I’m hoping to build something that is both useful for me shooting sound Super 8 today, as well as being able to transfer my Dad’s old films with sync sound. He shot a lot of 200ft magazines when visiting Canada and the US in the late 1970s, and spliced together, these movies are far too long to try bother correcting the sync in post production by moving and stretching the audio manually.

It dawned on me that they share the same problem: both the camera (for dual system) and the projector (transferring sound films) aren’t reliably working at a constant and known speed.

The dual system approach is more obvious, if you can’t get hold of a crystal sync conversion (no idea where I’d start doing that today in the UK), then creating a modern alternative to Pilotone sync is the best approach. I’ve no interest in using reel to reel tape for various reasons, so I need to try and generate a pulse per frame to either left or right audio channel in a digital recorder (and then the other records the actual sound). I used to use a Sony Minidisc MZ-RH1 for wild sync on my Super 8 movies, so I’ll either dig that out or invest in a Zoom H4N / equivalent.

That will then create a sound file that looks like this (crappy mockup):


notice how the fake pulses I’ve drawn aren’t equally spaced.

When you transfer frame by frame, those 18 or 24 frames per second are always rendered with equal spacing between them. That means we need to shrink or stretch the audio at various points to match that.

Something like this (again, crappy mockup):


One challenge I’ve got is that I know software for this exists, as fellow forum members I’ve encountered on had written simple scripts to do it in ANSI C - but I am struggling to get hold of any of them again over a decade later. One of them is looking for it in his backups for me, but that might pose a bit of a hurdle for me as despite having some programming experience, audio scripts aren’t something I’ve done before.

Anyhow! That covers dual system, but what about transferring magnetic stripe coated sound film?

The problem is the same when you run it through a projector. Even if you do a real time transfer, audio can go out of sync with the capture device. We don’t have a flash contact for a projector, and the sound projector I’m going to use is actually a different model than the modified projector I will be using for image capture. We do really want to use the benefit of the sound heads on that old projector though, as it’s far easier than building them new.

The same circuit that will generate a 1kHz pulse per frame from a movie camera, should be usable to do the same from a projector. There’s two options I can easily spot - either use a physical trigger (which requires modifying the projector) like a hall sensor, microswitch or laser, or - use the shutter blade interrupting the film in the gate to generate a pulse.

I like the latter option as it decouples the device to the projector, and it’s very simple. The dual system sound circuit I’m building uses a PC (prontor compur) flash to 3.5mm cable from the camera as a simple switch per frame. For the projector, instead I’m thinking use a phototransistor. Aim the phototransistor at the projector bulb, and the shutter interruptions activate the switch. The rest of the circuit is the same, generating the same 1kHz pulse.

- _INFORMATION GIVEN_:
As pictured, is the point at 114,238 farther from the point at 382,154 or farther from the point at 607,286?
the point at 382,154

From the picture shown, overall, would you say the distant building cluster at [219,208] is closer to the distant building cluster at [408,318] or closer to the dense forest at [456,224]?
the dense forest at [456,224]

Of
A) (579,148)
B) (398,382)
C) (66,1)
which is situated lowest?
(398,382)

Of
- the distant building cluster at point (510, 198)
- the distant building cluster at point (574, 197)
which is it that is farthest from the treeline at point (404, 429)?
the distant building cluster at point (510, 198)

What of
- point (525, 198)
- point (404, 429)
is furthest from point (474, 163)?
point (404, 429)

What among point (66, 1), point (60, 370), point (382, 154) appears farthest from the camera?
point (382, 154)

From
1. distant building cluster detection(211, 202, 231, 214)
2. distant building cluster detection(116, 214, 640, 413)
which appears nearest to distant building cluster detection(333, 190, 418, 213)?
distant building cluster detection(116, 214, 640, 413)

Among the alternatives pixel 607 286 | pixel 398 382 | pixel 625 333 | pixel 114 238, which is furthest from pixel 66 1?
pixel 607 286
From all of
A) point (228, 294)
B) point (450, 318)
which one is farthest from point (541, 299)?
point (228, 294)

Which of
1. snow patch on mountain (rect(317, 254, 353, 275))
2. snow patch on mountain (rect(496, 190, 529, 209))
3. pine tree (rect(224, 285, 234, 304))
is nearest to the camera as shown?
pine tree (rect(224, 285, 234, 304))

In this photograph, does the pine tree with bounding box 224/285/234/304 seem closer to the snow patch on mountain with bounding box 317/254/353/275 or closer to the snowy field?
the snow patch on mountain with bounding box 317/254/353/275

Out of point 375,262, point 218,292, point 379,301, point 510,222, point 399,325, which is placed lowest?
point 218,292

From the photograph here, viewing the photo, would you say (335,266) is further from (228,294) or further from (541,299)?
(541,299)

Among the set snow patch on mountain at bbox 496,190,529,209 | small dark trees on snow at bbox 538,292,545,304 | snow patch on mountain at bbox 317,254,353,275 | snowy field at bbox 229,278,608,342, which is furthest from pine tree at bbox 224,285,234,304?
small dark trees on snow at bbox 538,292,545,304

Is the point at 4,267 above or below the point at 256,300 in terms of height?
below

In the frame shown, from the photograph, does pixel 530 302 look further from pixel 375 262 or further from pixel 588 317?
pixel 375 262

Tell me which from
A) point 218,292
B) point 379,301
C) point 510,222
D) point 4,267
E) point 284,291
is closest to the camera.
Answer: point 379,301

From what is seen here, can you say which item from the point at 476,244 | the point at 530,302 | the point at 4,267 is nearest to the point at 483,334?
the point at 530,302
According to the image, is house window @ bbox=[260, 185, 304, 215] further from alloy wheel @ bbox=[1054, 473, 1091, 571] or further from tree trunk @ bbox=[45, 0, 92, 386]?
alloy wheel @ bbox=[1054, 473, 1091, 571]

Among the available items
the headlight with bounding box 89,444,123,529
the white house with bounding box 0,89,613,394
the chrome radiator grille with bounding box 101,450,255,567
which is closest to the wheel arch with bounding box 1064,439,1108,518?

- _EXERCISE 1_: Rewrite the paragraph in the Super 8 sync passage that begins "The dual system approach is more obvious" so that it is shorter but keeps its main facts.
- _EXERCISE 2_: Carry on the Super 8 sync passage from its last sentence.
The listing was taken from a different source.

- _ANSWER 1_: For dual system sound, the best approach without a crystal sync conversion (the writer has no idea where to find one in the UK today) is a modern alternative to Pilotone sync. The writer rules out reel to reel tape and plans to record a pulse per frame on one channel of a digital recorder, with the actual sound on the other. The recorder will be the Sony Minidisc MZ-RH1 once used for wild sync, or a Zoom H4N or equivalent.

- _ANSWER 2_:
The number of blades on the shutter will then instead create say 3, or 5 pulses per frame depending on the projector design, but apart from that it’s basically the same. The number of pulses generated only becomes an issue when you decide on the relative speed of the audio, but not for stretching it out so the pulses are equidistant.

So here’s the prototype on a breadboard. For some reason the PC cable I bought in haste on ebay doesn’t make good contact with the camera (Canon 814xl-s), so it looks even more rough than it should as I’m using loosely touching jumpers instead. Probably needs contacts cleaning, or the centre pin on the cable is thinner than it should be.

As you can see the LED illuminates per pulse, there’s a momentary push switch to test it too when using it without a camera connected. The pot controls the volume level of the pulse going to the digital recorder, which is really important to avoid L/R channel bleed if using a stereo output to the recorder and combining the audio, or completely useless if using 2 cables and discrete inputs on something like a Zoom H4N.

I got this schematic years ago on, it’s a really simple circuit and just uses a 555 timer. I will probably build in a few extra’s to make it more usable for dual system out and about, like a low battery indicator. You could probably even put in a simple remote trigger for a recorder, to avoid having to start it each scene, or leave it running the whole time.

You can see the pulses forming in Audacity, and I’ve attached the waveforms so you can see the outputs for yourself for the circuit.


…and here’s an mp3 export of what the pulse actually sounds like at 18fps -

Next steps:

  • sort the dodgy PC cable / contact
  • get a permanent circuit board made up with the circuit, one in a portable box for dual system sound, and one for the desk to do sound transfers
  • figure out how to create some new software for shrinking/stretching the audio to even out the pulses, and output at a specific frame rate to match the video (if I cant get hold of the original software)

This is a great post. I’ve been thinking about how to tackle physical sound capture too for Kinograph because I’m afraid that AEO-Light is just going to take too long to render sound for a whole feature. But we have yet to see if that will be the case.

In a conversation a few months ago, @ednisley mentioned the exact approach you are suggesting. I think it’s a great way to go. So glad you’re testing this out! Please keep the updates coming :slight_smile:

Thanks Matthew, will do :slight_smile:

I suspect this will complement approaches like AEO-light, as that appears to only cover optical sound. Whereas a pulse sync will work for magnetic stripe sound.

I wonder if anyone’s ever done any analysis on how prevalent each is for the relevant formats. Optical sound on Super 8 seems comparatively rare, but I imagine is the standard on larger formats (as the fidelity becomes better).

I read once that Kodak claimed sound cartridges made up for about 5% of sales when they were available. Add that to people who added stripes afterwards, and striped commercial movies on the format. So still fairly niche, but a sizeable enough segment that any transfer machine for Super 8 needs an approach for transferring magnetic stripe if it’s to be universally applicable.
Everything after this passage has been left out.